Copy exactly the run of lines that begins at the line with "Which option out of" and ends at the final line of the entries.

——————

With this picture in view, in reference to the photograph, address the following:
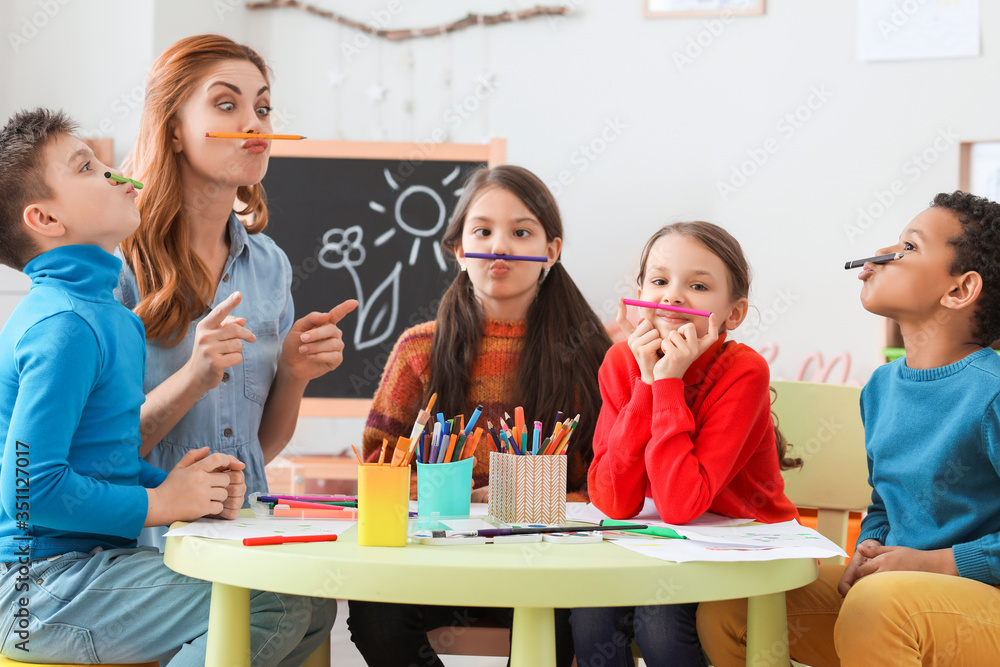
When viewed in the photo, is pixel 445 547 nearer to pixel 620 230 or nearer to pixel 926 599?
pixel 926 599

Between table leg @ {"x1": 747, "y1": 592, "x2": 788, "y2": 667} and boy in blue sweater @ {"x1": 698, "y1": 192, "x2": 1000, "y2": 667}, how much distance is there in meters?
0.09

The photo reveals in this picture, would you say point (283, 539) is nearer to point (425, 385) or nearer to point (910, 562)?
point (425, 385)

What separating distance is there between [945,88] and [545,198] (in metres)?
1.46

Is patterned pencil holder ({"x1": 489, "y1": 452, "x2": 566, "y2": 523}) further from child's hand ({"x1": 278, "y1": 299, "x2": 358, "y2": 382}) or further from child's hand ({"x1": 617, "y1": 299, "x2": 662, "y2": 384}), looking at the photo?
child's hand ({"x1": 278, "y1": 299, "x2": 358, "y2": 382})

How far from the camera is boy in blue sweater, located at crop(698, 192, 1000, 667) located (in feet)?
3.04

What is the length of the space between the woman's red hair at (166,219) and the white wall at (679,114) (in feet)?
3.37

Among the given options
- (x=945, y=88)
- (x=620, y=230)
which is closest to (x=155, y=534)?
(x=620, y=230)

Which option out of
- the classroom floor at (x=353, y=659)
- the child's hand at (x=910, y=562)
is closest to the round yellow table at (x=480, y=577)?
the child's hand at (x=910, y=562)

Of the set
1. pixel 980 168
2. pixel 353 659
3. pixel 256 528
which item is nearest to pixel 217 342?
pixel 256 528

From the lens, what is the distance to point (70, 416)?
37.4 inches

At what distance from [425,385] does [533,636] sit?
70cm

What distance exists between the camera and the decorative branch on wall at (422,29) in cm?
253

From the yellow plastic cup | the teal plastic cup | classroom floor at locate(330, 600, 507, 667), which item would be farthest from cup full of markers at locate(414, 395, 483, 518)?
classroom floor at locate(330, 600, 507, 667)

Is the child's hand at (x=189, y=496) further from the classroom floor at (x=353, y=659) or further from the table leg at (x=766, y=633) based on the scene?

——————

Completed task –
Which option out of
- the classroom floor at (x=353, y=659)
- the child's hand at (x=910, y=562)
is closest to the round yellow table at (x=480, y=577)?
the child's hand at (x=910, y=562)

Of the set
1. pixel 980 168
2. pixel 353 659
3. pixel 256 528
which item is nearest to pixel 217 342?
pixel 256 528

From the lens, what is the distance to point (70, 416)?
37.4 inches

At what distance from [425,385] does [533,636] sit?
70cm

What distance exists between the camera and the decorative branch on wall at (422,29) in cm?
253

From the yellow plastic cup | the teal plastic cup | classroom floor at locate(330, 600, 507, 667), which item would be farthest from cup full of markers at locate(414, 395, 483, 518)?
classroom floor at locate(330, 600, 507, 667)

Is the child's hand at (x=189, y=496) further from the classroom floor at (x=353, y=659) or further from the table leg at (x=766, y=633) based on the scene?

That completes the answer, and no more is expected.